Hmmm… From a basketball sense, I can see how this trade makes the Wizards better but that is about where the nice things to be said end. Running an NBA team in today’s world requires not only evaluating talent but evaluating VALUE of that talent. Managing the salary cap involves not overpaying for players who only fill a role. While I love the pairing of Okefor and Nene (acquired at the trade deadline) and the potential for improvement along their front line I cannot see how adding another overpaid (he is paid like an all-star and he simply is not one) big man is prudent when taking value into account. I can see how the Wizards defense is going to be improved.
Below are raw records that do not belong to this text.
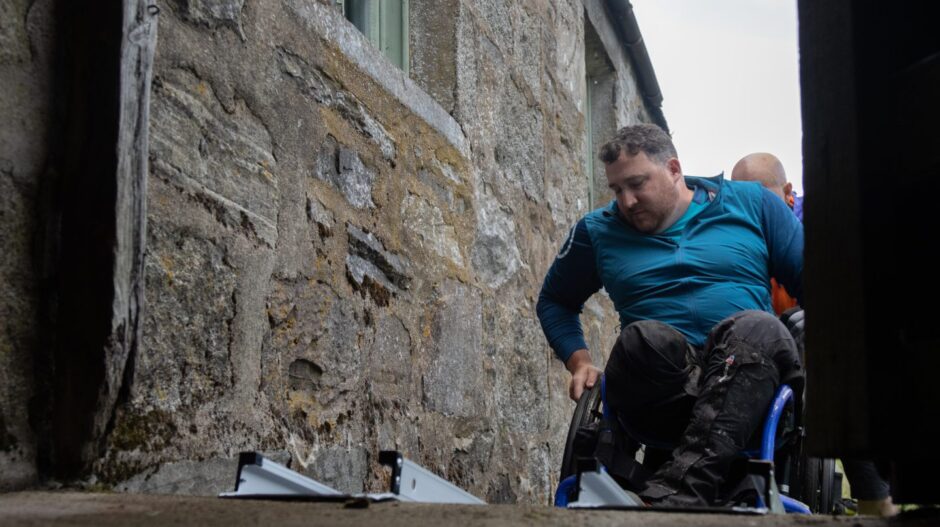 Neil makes his way into the bothy via an access ramp. Image: Stefan Morrocco.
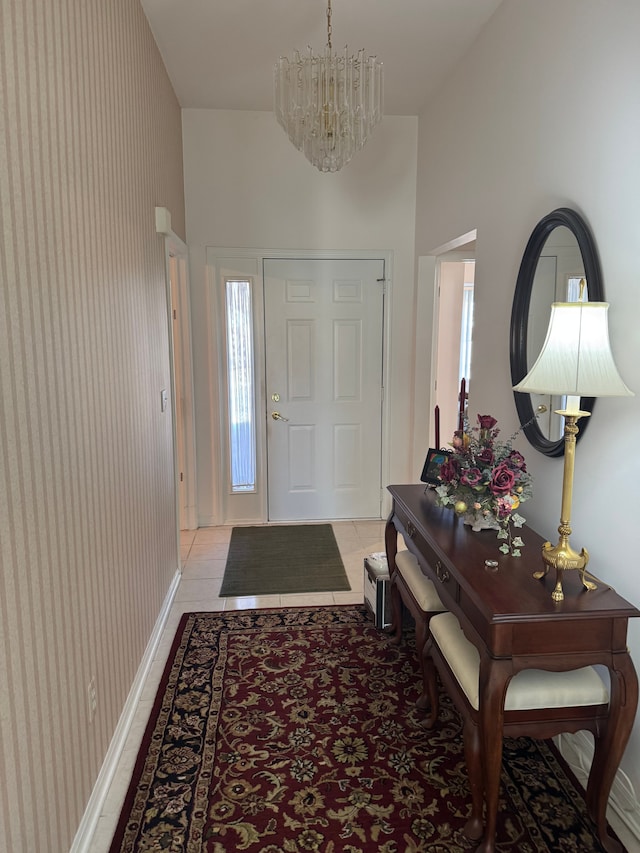 entryway with light tile patterned floors, baseboards, and an inviting chandelier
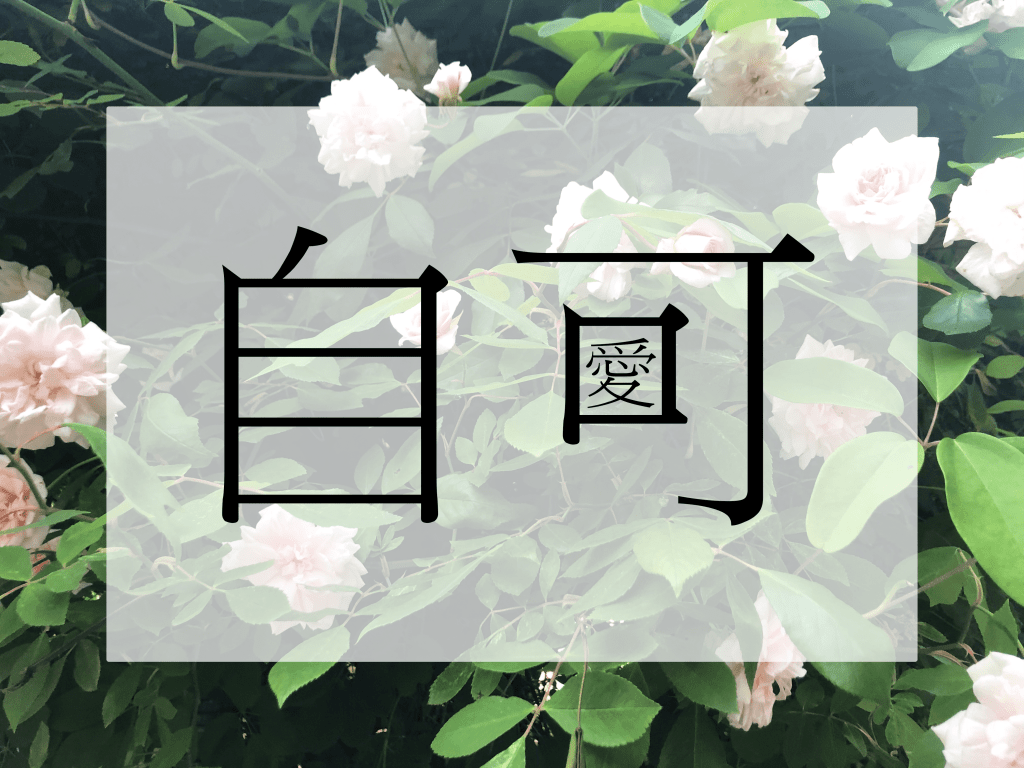 The Chinese character for self (自/zì) and the character in can (可/kě) with the traditional Chinese character for love (愛/ài) inside the character for mouth (口/ kǒu). The letters are black and are centred on a translucent white inset rectangular background in front of a background of an abundant bush of leaves and pink-white roses.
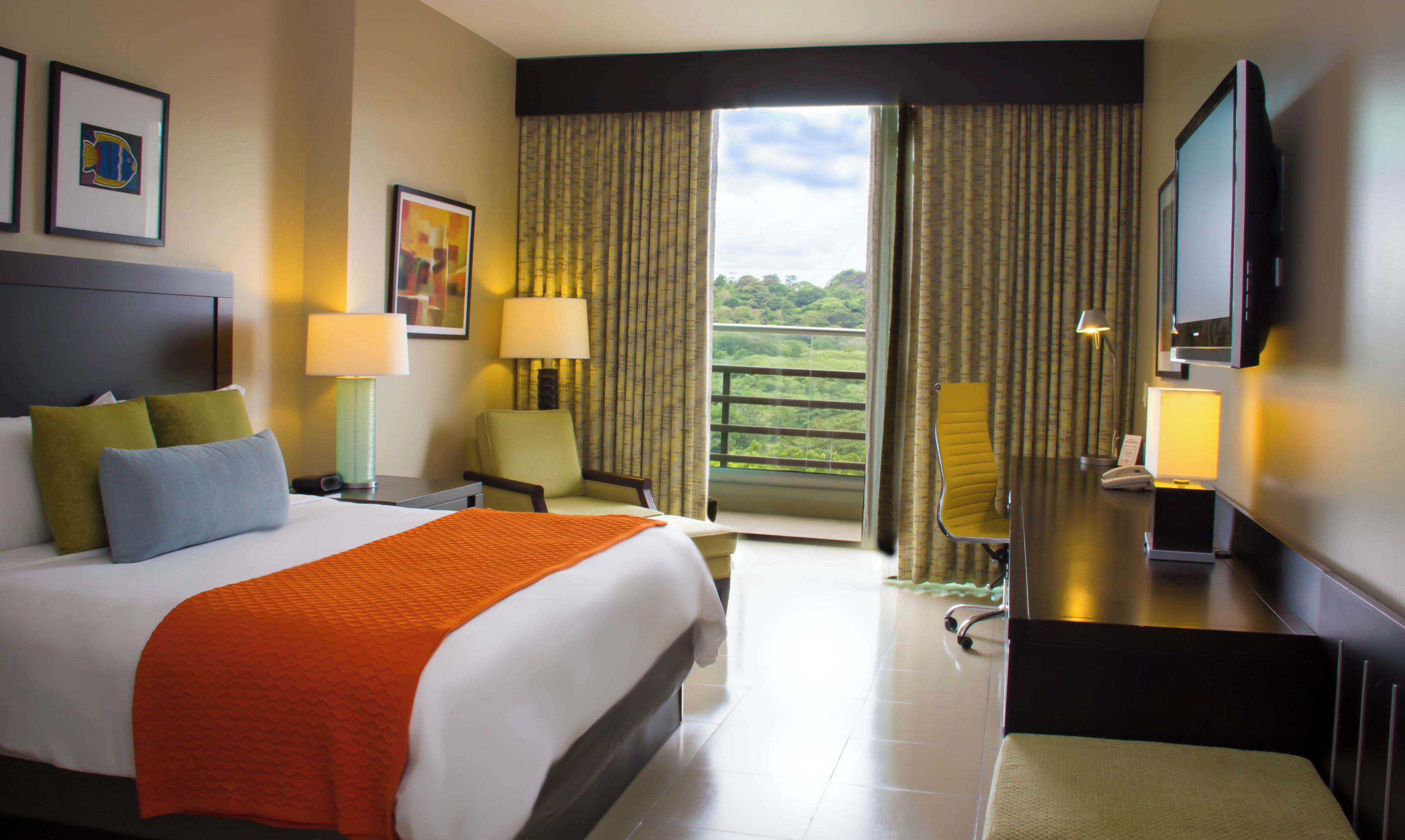 Habitación de hotel con cama, dos sillones, escritorio, televisor y balcón con cortinas.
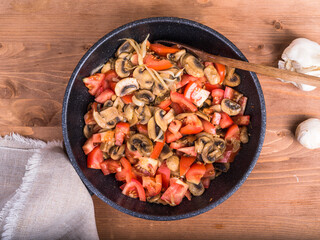 Champignon mushrooms cut into slices with onions and tomatoes are fried in a pan. Frying pan with cooking chopped mushrooms, onions and tomatoes on the table, top view, close-up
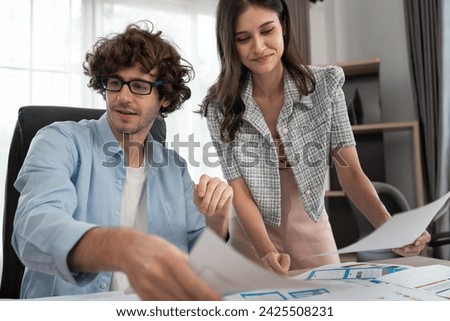 Caucasian businessman and Asia businesswoman working with color chart at office	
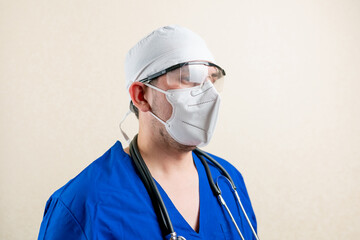 Fototapeta na wymiar Doctor in blue uniform and medical mask.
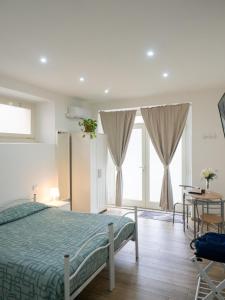 1 dormitorio con cama, mesa y ventanas en Paolessi House en Rieti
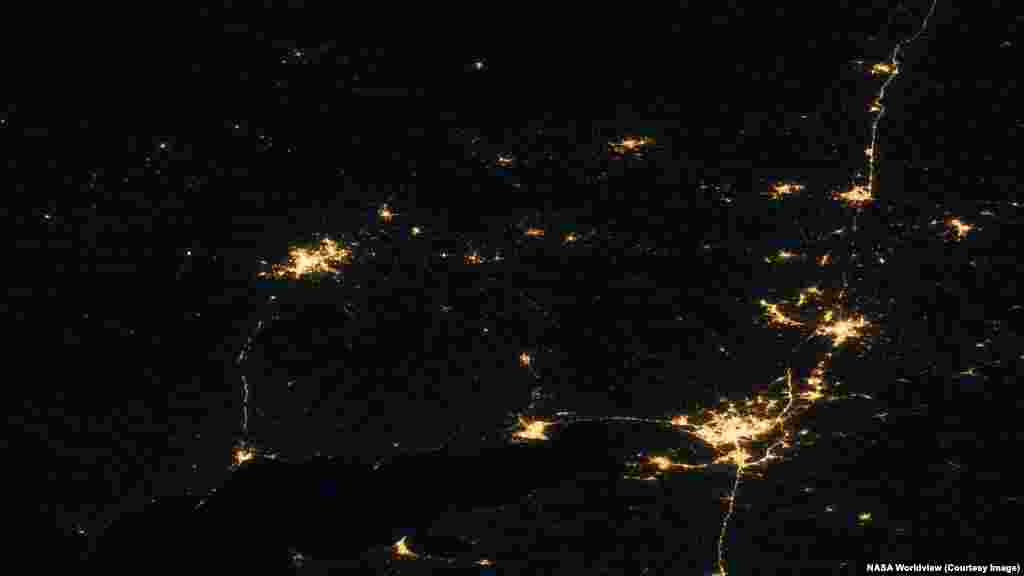Донецька область, яка займає приблизно третину зображення зліва, та частина Луганської області (у верхній центральній частині) – порівняно з Ростовською областю РФ (праворуч).Нічні знімки були зроблені 26 жовтня 2021 року та 1 липня 2026 року.Кілька міст у верхньому лівому куті архівного знімка, розташованих у Донецькій області, поринули в темряву, тоді як яскраве освітлення окупованого Росією Донецька (у верхньому лівому куті) залишилося майже незмінним.На південь від Донецька, у нижньому лівому куті зображення, видно окупований Росією Маріуполь. У нижньому правому куті розташований Ростов-на-Дону.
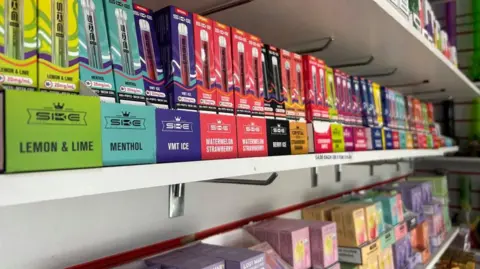 Shelf of different flavoured vapes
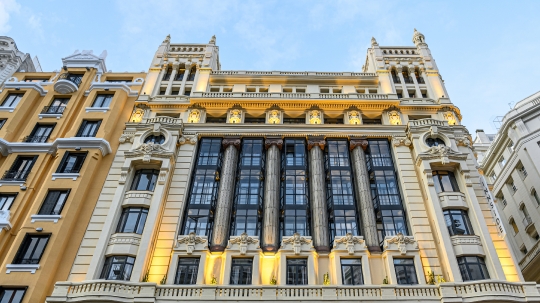 Multi-colored facade of an apartment building in Gran Via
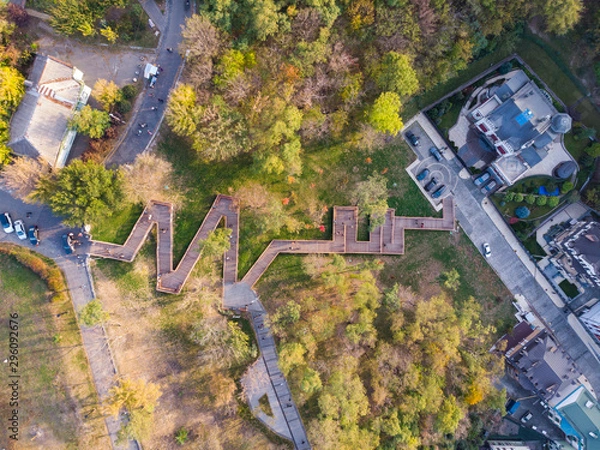 Obraz Aerial top view of Kyiv cityscape of Vozdvizhenka and Podol historical districts on sunset from above, city of Kiev, Ukraine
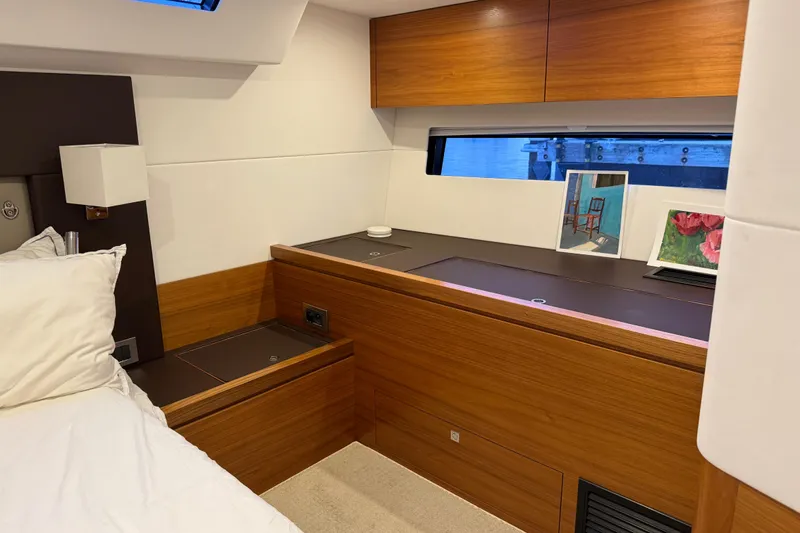 Slide: The Image of Luxurious cabin interior of 2020 Amel 50 yacht with wooden accents and modern decor. - 28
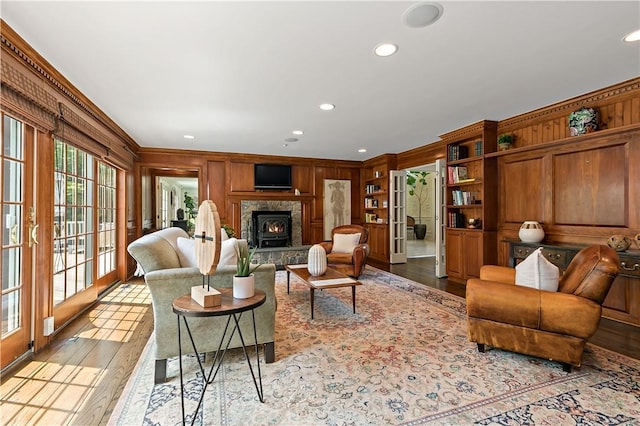 70 Haights Cross Rd, Chappaqua, NY 10514 - living room featuring crown molding, wood finished floors, wooden walls, recessed lighting, and a fireplace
On paper I can understand the talent but from a world view, the Wizards should have been able to get additional picks back in return for taking on this kind of salary.
One of the major criticisms of of the deal seems to be that they have lost their cap flexibility for signing free agents for the next two years, but more than that it is the ability to make trades with teams looking to give away picks packaged with salary. It is worth noting that the Wizards do already have several young players who were 1st rd picks (and they are likely to add Bradley Beal – who addresses a major need on the wing – on draft day) so an influx of youth isn’t necessarily the goal. The criticism is that the Wizards could have, and should have, gotten more for an ultra valuable asset.
New Orleans benefits here through addition by subtraction. While they lose an anchor in the middle by trading Okefor they do clear up an large amount of cap space going forward. Trading Trevor Ariza – whose deal is not small either – is an extra bonus. From a position standpoint, Okefor is a little it of a tweener; and he certainly isn’t worth his cap number. While his pairing with Anthony Davis would have provided a solid defensive front it would have been sorely lacking in offensive potential. Let’s not overlook the real story here though: the Hornets are able to dump two huge contracts without having to give up any draft pick assets.
This is clearly a win for the Hornets going forward and they did not have to reduce their asset cache to do it. They still will pick at #1 and #10 and they now can re-sign Eric Gordon without worry about total team salary. The real test for the Hornets’ management will be how they use the cap space – specifically: how much they sign their young, under-sized SG for. It is my opinion that while he is talented, he is NOT a superstar and should not be paid more than $8M per season, especially not coming off an injury. To do so would be to ignore how value plays into building an NBA roster.